Defining acute kidney injury in database studies: the effects of varying the baseline kidney function assessment period and considering CKD status
- PMID: 20673605
- DOI: 10.1053/j.ajkd.2010.05.011
Defining acute kidney injury in database studies: the effects of varying the baseline kidney function assessment period and considering CKD status
Abstract
Background: Existing acute kidney injury (AKI) definitions are not well adapted for database studies, leading to a great variety of methods used in research. Variations in time before hospitalization used to assess baseline kidney function when identifying episodes of AKI may lead to different case samples and mortality risks in database studies, but the magnitude of these effects is not known.
Study design: A retrospective cohort study.
Settings & participants: 1,126,636 veterans hospitalized at least once within the US Department of Veterans Affairs health care system between 2000 and 2005.
Predictor: AKI was defined by comparing (using ratio [≥1.5] or difference [increase of 0.3-0.5 mg/dL]) the highest serum creatinine level during hospitalization with the lowest level during 4 different baseline assessment periods (in-hospital only and 3, 6, or 12 months preadmission).

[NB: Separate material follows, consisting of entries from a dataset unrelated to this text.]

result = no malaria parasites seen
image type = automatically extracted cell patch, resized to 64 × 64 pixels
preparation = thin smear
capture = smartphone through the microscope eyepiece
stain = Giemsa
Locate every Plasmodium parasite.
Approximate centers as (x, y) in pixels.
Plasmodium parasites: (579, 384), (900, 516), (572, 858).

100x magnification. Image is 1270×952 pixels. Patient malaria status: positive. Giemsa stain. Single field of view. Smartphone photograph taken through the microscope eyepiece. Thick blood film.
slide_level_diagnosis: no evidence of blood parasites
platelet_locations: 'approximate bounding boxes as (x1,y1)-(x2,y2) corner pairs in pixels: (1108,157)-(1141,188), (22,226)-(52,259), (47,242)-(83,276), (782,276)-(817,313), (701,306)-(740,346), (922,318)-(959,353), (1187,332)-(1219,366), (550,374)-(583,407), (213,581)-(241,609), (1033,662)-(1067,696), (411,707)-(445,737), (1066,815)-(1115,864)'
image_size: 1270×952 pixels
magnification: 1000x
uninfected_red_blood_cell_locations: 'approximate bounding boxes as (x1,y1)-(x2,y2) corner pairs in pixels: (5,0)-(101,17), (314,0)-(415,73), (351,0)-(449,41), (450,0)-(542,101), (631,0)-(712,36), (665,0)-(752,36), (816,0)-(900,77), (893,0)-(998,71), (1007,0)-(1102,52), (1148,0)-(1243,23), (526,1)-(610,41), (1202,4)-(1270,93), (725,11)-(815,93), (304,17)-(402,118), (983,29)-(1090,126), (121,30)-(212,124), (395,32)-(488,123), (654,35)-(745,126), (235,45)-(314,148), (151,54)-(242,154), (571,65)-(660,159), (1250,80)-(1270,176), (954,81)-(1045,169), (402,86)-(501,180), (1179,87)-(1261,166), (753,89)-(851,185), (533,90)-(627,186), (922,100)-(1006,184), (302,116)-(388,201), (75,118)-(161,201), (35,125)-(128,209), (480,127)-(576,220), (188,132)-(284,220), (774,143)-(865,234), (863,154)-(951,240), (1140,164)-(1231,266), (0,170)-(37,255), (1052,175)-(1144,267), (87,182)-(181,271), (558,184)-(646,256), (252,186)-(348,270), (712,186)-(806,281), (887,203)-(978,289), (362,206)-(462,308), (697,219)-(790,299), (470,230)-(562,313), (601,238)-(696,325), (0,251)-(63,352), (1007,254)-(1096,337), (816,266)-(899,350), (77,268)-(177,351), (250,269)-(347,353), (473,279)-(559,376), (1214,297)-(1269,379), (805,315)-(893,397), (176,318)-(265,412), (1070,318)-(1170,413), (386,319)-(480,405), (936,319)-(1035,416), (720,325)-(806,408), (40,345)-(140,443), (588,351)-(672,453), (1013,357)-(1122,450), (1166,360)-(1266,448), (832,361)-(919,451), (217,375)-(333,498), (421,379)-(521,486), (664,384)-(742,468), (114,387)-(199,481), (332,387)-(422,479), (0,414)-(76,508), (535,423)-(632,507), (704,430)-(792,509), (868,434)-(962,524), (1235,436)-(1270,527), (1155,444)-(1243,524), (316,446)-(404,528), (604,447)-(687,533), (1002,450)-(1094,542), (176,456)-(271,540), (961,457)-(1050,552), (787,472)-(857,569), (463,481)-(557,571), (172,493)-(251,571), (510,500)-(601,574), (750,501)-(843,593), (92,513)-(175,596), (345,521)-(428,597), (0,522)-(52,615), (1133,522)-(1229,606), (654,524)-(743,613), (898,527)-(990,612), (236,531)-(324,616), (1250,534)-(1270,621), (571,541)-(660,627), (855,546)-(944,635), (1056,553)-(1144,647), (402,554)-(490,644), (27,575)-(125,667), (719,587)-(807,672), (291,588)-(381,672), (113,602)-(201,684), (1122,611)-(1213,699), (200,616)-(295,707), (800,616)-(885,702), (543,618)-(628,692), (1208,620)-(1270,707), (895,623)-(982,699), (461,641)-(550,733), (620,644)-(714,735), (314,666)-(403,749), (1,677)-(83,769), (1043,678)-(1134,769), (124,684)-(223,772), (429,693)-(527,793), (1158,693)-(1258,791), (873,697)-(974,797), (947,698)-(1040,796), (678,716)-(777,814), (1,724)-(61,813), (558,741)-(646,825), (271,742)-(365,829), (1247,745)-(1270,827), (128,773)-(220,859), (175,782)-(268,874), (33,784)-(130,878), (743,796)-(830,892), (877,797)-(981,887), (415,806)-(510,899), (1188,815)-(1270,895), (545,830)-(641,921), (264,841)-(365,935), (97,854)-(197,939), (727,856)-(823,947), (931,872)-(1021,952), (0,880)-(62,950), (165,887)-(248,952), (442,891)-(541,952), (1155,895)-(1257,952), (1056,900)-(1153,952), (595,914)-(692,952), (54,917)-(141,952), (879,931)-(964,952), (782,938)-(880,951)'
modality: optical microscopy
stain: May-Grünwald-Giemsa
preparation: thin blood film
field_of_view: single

Outcomes & measurements: In-hospital mortality risk was estimated using multivariable logistic regression models.
Results: Using the ratio definition, the cumulative incidence of AKI ranged from 12.5% (in-hospital only) to 18.3% (12 months preadmission). Newly added cases had milder AKI and lower mortality risk. The discriminative power increased slightly (C statistic increased from 0.846 to 0.855; P = 0.001) by extending the baseline period to at least 3 months. Both the ratio and difference definitions did not perform well in patients with chronic kidney disease stages 4 and 5.
Limitations: Possibility of residual confounding and under-representation of women (4.5%).
Conclusions: Many additional AKI cases may be identified by extending the baseline assessment period; however, added cases may be less severe with lower mortality risk. The relative strengths of these biases and combined effects of reducing misclassification (identification of more AKI cases) and increasing risk dilution (identifying milder cases) may vary across populations. Consensus regarding how baseline kidney function should be determined in database studies should be reached.